Informasi tersebut disampaikan Mursidin yang merupakan anak dari Darmasin. Ia melaporkan longboat yang digunakan ayah dan anaknya tersebut belum kembali setelah pergi melaut.

Berdasarkan kronologi, Darmasin bersama anak dan cucunya pergi memancing pada Sabtu (12/9/2026) sekitar pukul 13.00 Wita. Mereka menggunakan dua longboat, dengan Darmasin dan Dicky berada dalam satu perahu, sementara anak korban menggunakan longboat lainnya seorang diri.

Sekitar pukul 13.30 Wita, longboat yang digunakan anak korban sempat singgah di Sikeli untuk memberikan ikan kepada keluarga. Setelah itu, ia kembali melanjutkan perjalanan untuk memancing.

Darmasin dan Dicky terakhir kali terlihat oleh anak korban sekitar pukul 17.00 Wita. Saat itu, keduanya berada sekitar 2 nautical mile (NM) dari Pulau Basa.

Keduanya biasanya kembali dari melaut pada keesokan harinya. Namun hingga Minggu (13/9/2026) sekitar pukul 10.00 Wita, Darmasin dan Dicky belum juga tiba di Pulau Sagori.

Pihak keluarga bersama masyarakat sekitar telah melakukan pencarian secara mandiri. Namun, hingga laporan diterima KPP Kendari, keberadaan kedua korban belum berhasil ditemukan.

Menindaklanjuti laporan tersebut, pada pukul 06.15 Wita Tim Rescue Pos SAR Kolaka diberangkatkan menuju lokasi kejadian untuk melakukan pencarian dan pertolongan. Jarak lokasi kejadian dengan Pos SAR Kolaka diperkirakan sekitar 51 NM atau kurang lebih 94 kilometer.

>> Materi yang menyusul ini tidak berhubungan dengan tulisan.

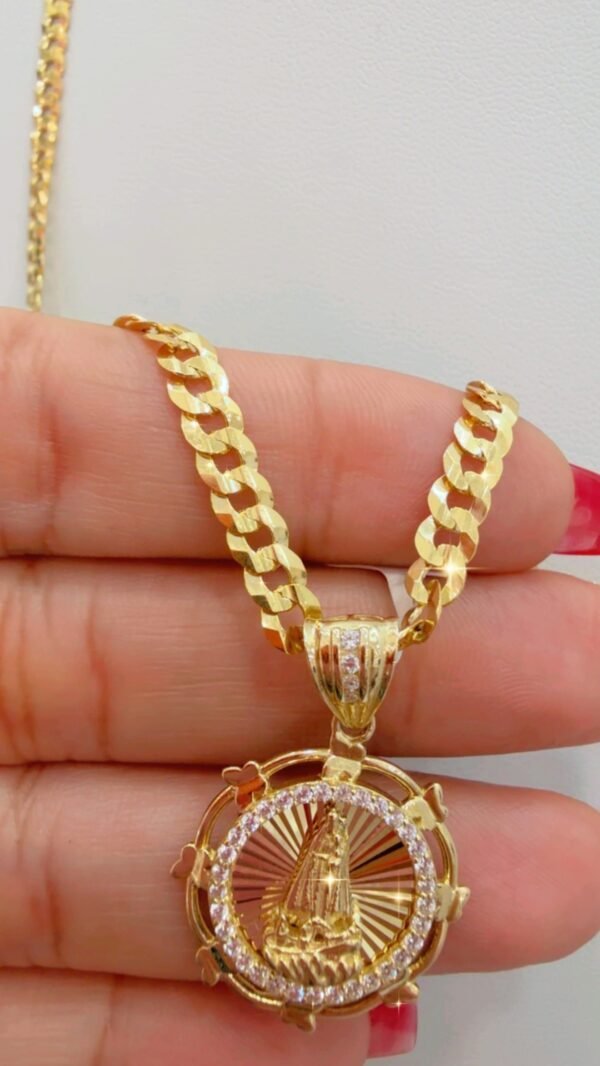 Cadena con dije de la virgen.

Dalam operasi pencarian, tim melibatkan SMC dan staf SMC, Pos SAR Kolaka, nelayan sekitar serta keluarga korban. Tim membawa Rescue Carrier, Rigid Inflatable Boat (RIB), kapal nelayan, AquaEye, peralatan medis, evakuasi, komunikasi dan perlengkapan keselamatan lainnya.

Kondisi cuaca di sekitar lokasi dilaporkan cerah dengan angin berkecepatan sekitar 20 kilometer per jam dari arah timur. Ketinggian gelombang mencapai 1–2 meter berdasarkan informasi BMKG.

Tim SAR masih melakukan pencarian terhadap Darmasin dan Dicky Saputra. Perkembangan operasi pencarian akan disampaikan KPP Kendari setelah tim memperoleh informasi terbaru dari lapangan.